Legendäres Wohnzimmer der alten Kleeblattstadt
07.01.2015, 21:00 UhrMit rund 2300 Plätzen gehörte der 1896 eingeweihte „Geismann‘sche Salvator- und Concertsaal“ zu den größten Versammlungsstätten im Nürnberg-Fürther Raum. Hier feierte die SpVgg 1914, 1926 und 1929 ihre Deutschen Meisterschaften. Das Versandhaus Quelle und das Modehaus Fiedler präsentierten in dem 42 mal 20 Meter großen Raum die neueste Mode. Boxkämpfe, Wahlveranstaltungen, Faschings- und Valentinsbälle, Konzerte, Friseurmeisterschaften, Messen und Ausstellungen unterstrichen den universellen Nutzen der Adresse als Zentrum des öffentlichen Lebens.

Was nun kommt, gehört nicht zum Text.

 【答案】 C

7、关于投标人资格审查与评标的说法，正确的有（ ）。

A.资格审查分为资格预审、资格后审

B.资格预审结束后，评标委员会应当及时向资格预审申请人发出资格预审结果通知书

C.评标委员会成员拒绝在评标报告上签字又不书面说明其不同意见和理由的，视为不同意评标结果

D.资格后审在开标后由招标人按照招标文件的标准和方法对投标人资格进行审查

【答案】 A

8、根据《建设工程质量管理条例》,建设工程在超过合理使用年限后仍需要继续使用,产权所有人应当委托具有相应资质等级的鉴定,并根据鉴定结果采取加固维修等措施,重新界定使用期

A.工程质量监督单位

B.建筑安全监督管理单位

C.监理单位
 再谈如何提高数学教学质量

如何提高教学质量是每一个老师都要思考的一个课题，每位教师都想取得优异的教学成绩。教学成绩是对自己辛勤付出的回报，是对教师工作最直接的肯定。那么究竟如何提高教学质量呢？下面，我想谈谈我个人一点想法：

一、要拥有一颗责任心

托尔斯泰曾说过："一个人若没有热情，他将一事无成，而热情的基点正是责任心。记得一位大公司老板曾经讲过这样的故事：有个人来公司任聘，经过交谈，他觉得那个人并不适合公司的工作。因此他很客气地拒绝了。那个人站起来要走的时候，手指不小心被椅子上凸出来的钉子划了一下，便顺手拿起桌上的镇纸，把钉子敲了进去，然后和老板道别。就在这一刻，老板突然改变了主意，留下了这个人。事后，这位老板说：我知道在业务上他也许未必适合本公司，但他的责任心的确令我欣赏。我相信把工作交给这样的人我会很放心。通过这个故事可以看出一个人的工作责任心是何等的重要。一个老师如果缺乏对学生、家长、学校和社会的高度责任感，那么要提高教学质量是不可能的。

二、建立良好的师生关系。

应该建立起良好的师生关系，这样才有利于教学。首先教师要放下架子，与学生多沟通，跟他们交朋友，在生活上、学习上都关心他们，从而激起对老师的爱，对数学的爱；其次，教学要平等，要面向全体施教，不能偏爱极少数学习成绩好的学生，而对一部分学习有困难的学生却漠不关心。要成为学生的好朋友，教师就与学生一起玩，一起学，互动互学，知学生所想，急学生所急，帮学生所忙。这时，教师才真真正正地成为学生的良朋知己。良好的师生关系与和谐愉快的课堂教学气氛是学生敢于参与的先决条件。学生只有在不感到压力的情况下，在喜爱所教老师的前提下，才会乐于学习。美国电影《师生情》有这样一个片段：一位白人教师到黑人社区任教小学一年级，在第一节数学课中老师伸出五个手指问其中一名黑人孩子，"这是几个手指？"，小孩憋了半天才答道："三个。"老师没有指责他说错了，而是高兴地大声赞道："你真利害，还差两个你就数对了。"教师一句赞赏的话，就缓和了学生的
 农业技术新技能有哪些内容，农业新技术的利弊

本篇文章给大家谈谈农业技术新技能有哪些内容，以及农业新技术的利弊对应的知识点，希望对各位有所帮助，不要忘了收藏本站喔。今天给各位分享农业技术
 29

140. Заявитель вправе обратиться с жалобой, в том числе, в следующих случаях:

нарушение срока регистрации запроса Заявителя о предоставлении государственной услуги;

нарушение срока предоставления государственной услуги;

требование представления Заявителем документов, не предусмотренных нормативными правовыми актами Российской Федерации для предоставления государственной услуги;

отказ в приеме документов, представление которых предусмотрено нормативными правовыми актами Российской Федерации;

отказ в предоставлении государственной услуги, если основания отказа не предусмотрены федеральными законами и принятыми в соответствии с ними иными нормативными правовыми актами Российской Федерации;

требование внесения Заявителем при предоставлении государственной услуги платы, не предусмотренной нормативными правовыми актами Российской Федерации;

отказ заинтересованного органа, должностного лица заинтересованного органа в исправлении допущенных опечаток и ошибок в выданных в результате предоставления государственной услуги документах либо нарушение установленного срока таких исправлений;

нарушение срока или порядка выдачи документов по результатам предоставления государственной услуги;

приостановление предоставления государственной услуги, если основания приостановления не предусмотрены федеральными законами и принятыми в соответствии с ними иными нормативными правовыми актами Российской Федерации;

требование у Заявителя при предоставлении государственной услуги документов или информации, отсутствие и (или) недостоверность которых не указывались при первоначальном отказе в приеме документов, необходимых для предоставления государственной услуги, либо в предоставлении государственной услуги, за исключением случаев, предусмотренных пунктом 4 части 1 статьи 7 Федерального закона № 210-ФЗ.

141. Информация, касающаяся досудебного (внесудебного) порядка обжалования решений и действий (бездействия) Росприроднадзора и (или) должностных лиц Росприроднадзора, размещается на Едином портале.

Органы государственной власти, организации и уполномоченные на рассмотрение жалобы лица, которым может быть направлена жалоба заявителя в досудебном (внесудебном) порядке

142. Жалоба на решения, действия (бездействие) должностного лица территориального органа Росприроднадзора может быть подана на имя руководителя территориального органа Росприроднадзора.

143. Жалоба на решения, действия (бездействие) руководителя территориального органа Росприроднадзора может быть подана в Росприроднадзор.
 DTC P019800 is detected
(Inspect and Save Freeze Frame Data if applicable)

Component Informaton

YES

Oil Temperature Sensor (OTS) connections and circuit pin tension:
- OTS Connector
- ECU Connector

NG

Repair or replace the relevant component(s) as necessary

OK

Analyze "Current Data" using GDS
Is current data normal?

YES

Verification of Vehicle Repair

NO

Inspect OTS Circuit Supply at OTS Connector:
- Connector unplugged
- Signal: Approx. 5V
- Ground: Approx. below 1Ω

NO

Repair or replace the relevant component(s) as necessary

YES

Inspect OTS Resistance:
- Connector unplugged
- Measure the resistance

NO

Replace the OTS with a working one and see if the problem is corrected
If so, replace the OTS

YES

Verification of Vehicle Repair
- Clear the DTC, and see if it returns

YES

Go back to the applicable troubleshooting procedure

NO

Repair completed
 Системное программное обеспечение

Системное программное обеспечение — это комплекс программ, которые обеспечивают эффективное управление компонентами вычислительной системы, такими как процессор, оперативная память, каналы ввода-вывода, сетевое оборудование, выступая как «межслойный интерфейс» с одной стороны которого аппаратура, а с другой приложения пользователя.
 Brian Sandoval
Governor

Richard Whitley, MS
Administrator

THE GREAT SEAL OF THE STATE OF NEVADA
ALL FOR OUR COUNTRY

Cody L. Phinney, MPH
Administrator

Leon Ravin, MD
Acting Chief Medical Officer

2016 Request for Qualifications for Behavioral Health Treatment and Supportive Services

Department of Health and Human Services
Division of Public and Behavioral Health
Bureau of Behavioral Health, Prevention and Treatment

Das alles wurde jedoch in den Schatten gestellt vom alljährlichen Starkbierfest. Schon die Premiere lockte mehr als 34 000 Trinkfreudige an. Der Poculator wurde zu einem illustren Fürther Markenzeichen von überregionaler Ausstrahlungskraft. 1982 ging diese große Ära in einer gewaltigen Staubwolke unter. Der Geismannsaal, dessen Blüte längst vorbei war, wurde – wie auch die übrigen Bauereigebäude einschließlich der mehrstöckigen Kellergewölbe – für den Bau des City Centers samt Tiefgarage als Atomschutzraum geopfert. Zeitgleich öffnete am Rande des abgerissenen und neu bebauten Gänsbergviertels die Stadthalle als modernes Kulturzentrum ihre Pforten. Eine unverwechselbare Fürther Duftnote wie der Geismannsaal hat sie allerdings nie bekommen. Auch die MTV-Grundig-Halle konnte sich nicht als Geismannsaal-Ersatz etablieren. Von 1919 bis zum Abriss hatte schließlich die Pächterfamilie Most dem Geismannsaal ihren persönlichen Stempel aufgedrückt.
Eine Zäsur markierte der Zweite Weltkrieg: 1943 zerstörte eine verirrte Luftmine den prachtvollen Jugenstilsaal. Brauerei, Stadt und Pächter nahmen gemeinsam den Wiederaufbau in Angriff. Unter Verwendung von Ruinenteilen entstand der 1947 eröffnete neue Saal an der Alexanderstraße. Schnörkellos und mit Kieferndielen statt Eichenparkett. Doch das Comeback war grandios.
Gert Kuntermann, Mitglied der Fürther Geschichtswerkstatt, präsentiert in seinem Bildband die Geschichte des Geismannsaals aus erster Hand. Sein Großvater Fritz Nürnberger war in der Nachkriegszeit Geschäftsführer bei Pächter Emil Most. Seine Großmutter Anni Nürnberger arbeitete am Büfett. Die Erinnerung an die mit sogenannten Kraftbändern an den Unterarmen ausgestatteten Spüler, den Ausschank gegen Biermarken, die Essensausgabe im Akkord, die Hektik hinter den Kulissen hat sich Kuntermanns kindliches Gedächtnis als Erinnerung an den Poculator eingeprägt.
Pony auf der Treppe
Ebenso der Auftritt eines Ponys bei den Valentinsbällen. Um es die Treppe hinaufzubekommen, verpasste man dem Tier Gummischuhe. Weil die Lüftung nie funktionierte und ein Rauchverbot noch jenseits der Vorstellungskraft lag, war bei Großveranstaltungen die Saaldecke ab 20 Uhr vor lauter Rauchschwaden nicht mehr zu erkennen. Manch einer verdrückte sich zum „Luftschnappen“ mit dem Maßkrug auf die Toilette.
Zu den Aufgaben des Jungen gehörte es, Gummiknüppel und Mützen mit der Aufschrift „Hauspolizei“ an Saalordner auszufahren, die oft aushilfsweise benötigt wurden. Kuntermann erinnert sich an die Schießbude neben der Bühne und an den Kiosk neben den Toiletten, auch daran, dass der Geismannsaal in den 1970er Jahren zum Auftrittsort der Rockszene wurde. Sein Nachruf auf das legendäre Fürther Wohnzimmer ist im städtebilder-Verlag von Lothar Berthold erschienen. Berthold hat die Kapitel zu den Beat- und Rockkonzerten und zum Ende des Saales beigesteuert.
Der Fürther Geismannsaal, Gert Kuntermann, Herausgegeben von der Fürther Geschichtswerkstatt, städtebilder Verlag, 100 Seiten, 19,80 Euro.